9/11: 20 years later, a reporter remembers a day of chaos at Wichita’s airport
The day the planes hit the Twin Towers, I was on my way to cover the first trial of local strippers being prosecuted under Wichita’s newly minted anti-nudity ordinance.
I was just pulling into the courthouse parking garage when the cell phone (a Wichita Eagle pool phone I’d checked out and somehow never returned) rang in my pocket.
It was my editor.
He briefly explained the situation in New York and said, “We need you to get over to the airport right away.”
My advance story on the stripper trial had been front page news that morning and I thought for sure the actual trial would be even bigger.
But something in his voice said, “don’t argue.”
“I’m on my way,” I said.
The word that best describes the airport that day was chaos.
The Federal Aviation Administration had closed U.S. airspace and planes across the country were ordered to land at the nearest airport.
Because of Wichita’s location, the very definition of “flyover country,” ours was the nearest airport for more than a dozen transcontinental flights carrying hundreds of passengers.
To avert panic in the air, all the pilots had told anyone was that they were making an unscheduled stop in Wichita, Kansas — that and the weather report.
The panic hit when the bewildered passengers walked out of the jetways and found out the real reason for their diversion.
Bear in mind, this was the pre-smartphone era, when all cell phones did was take and make calls. The mobile Internet hadn’t been invented yet.
Starved for news, jostling knots of dozens of people crowded around a few small TVs in the airport bar to try to catch a glimpse of what was going on.
Moans and shouts went up whenever there was a new revelation, which brought more to crowd around the small screens.
Men and women, alone or in couples, sat on the floor in the corners and along the corridor walls, weeping and praying.
At times, I thought the situation was on the verge of riot.
A significant number of stranded passengers appeared to be of Middle Eastern descent, including about 100 Jewish people from an El Al flight that had originated in Tel Aviv.
Just about anyone with a darker complexion and facial hair was getting some very nasty side glances from some of the people they’d been sharing the skies with minutes before.
Then, the voice of Mayor Bob Knight came over the loudspeakers.
I can’t quote exactly what he said (newspaper reporters seldom carried recorders back then), but in his usual slow-roll delivery style, it went something like this:
I’m Bob Knight. I’m the mayor of Wichita. I realize that you don’t want to be here. But we’re going to do everything we can to make your stay here is as comfortable as possible. We have made arrangements with our local hotels to take you in. We have diverted our entire fleet of city buses to the airport to pick you up. The buses should start arriving in a few minutes outside the terminal.

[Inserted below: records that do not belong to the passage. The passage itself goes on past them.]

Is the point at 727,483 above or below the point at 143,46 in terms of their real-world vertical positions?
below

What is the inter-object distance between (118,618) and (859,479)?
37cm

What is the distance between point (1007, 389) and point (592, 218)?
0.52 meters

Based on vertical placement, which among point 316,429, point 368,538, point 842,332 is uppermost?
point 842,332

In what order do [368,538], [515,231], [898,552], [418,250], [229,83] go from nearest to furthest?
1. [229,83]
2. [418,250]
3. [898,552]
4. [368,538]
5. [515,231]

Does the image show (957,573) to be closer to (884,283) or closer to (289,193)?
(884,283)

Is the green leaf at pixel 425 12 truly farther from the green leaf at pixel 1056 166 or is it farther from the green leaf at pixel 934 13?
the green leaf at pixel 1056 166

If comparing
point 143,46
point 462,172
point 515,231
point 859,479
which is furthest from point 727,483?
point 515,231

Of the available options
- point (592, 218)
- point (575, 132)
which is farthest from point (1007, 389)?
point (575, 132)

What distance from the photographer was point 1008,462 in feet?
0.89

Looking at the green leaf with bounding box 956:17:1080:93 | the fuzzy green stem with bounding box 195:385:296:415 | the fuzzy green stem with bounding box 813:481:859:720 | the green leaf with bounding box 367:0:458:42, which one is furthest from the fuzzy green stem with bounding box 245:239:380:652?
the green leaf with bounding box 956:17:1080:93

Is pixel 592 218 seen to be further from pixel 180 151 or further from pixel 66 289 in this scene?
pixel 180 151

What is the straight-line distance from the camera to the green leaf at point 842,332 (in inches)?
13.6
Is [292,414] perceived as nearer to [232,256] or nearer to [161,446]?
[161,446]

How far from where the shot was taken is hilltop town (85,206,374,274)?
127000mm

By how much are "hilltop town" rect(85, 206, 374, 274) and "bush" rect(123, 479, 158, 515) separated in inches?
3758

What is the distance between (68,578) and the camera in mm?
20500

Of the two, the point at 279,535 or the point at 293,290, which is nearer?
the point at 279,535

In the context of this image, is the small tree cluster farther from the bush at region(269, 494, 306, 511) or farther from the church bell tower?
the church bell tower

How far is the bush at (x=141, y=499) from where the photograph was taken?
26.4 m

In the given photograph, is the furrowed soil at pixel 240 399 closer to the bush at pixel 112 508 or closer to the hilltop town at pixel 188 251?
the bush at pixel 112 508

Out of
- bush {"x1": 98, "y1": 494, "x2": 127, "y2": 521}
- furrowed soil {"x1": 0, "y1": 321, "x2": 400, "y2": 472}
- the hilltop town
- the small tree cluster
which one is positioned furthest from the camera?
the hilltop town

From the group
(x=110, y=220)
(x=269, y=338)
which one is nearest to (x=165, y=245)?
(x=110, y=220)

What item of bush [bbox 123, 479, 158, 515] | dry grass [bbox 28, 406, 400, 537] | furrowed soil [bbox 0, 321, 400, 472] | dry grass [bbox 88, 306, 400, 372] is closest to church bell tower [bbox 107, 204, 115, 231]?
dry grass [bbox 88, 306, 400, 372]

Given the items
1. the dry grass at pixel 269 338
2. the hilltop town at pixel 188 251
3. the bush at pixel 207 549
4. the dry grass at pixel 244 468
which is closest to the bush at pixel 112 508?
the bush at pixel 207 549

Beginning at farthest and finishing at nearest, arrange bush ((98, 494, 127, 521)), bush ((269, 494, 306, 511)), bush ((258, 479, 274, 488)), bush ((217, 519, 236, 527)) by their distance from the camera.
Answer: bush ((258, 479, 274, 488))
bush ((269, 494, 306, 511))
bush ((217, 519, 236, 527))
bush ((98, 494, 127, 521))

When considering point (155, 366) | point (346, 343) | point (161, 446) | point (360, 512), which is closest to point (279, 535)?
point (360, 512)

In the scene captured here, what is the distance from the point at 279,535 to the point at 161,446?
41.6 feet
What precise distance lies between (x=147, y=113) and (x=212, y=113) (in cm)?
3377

I’ve covered city governments from here to California for nearly 40 years and it was the best performance I’ve ever seen by a mayor in a crisis.
It was like a blanket of calm descended over the concourse.
People were staring up at the speakers in the ceiling while Bob was speaking, tears streaming down their cheeks and murmuring, “Yes. Yes. Thank you. Thank you.”
The majority of diverted passengers picked up their carry-ons and went outside to wait for the buses. Others formed up into small groups of three or four strangers and went to try to rent cars, intent on carpooling home, wherever that might be.
I spent a lot of my day with two people who pretty much summed up the experience.
There was Roland Dionne of Washington, a retired military intelligence officer who still had some unspecified connection to the Pentagon. He’d parked his car there that morning, thinking that would be a safe place, and shuttled to Reagan National Airport for a flight to Lake Tahoe.
And there was Melissa Smith of Voorhees, N.J., an insurance company vice president who thought she was going to San Diego for a business meeting that day. She alternated between tears of grief for dozens of friends and former co-workers who were on the 99th and 100th floors of the World Trade Center North Tower — exactly where the plane struck — and tears of joy that her newlywed husband had quit his job there two weeks before the attack.
They didn’t know each other, but Dionne, who had noticed the young woman’s distress, comforted her and helped her get settled into a motel.
He had military base privileges and went to McConnell Air Force Base to see if he could get a bed in bachelor officer quarters and maybe a military flight back to Washington. He was turned away at the gate by airmen in full battle gear.
Many of the passengers from the El Al flight were orthodox Jews and kept kosher. But Wichita didn’t have any kosher restaurants and still doesn’t.
They subsisted on packaged food from the Walmart, until someone found out that a local restaurateur kept a kosher kitchen at home and was able to make them some hot meals.
Late in the day, the city’s spokeswoman notified us that the airport was instituting a policy of “calm searches” of all vehicles entering the parking area — the first foreshadowing of where we are today, with a new airport designed around security, where shoeless and beltless passengers get X-rayed alongside their luggage.
“What do you mean by ‘calm search?’” I asked.
“It’s just a calm, voluntary search,” she replied.
“What if you don’t volunteer?”
“Then you can’t come to the airport.”
“What’s voluntary about that?”
She never answered my question.
And I never did find out what happened to the strippers.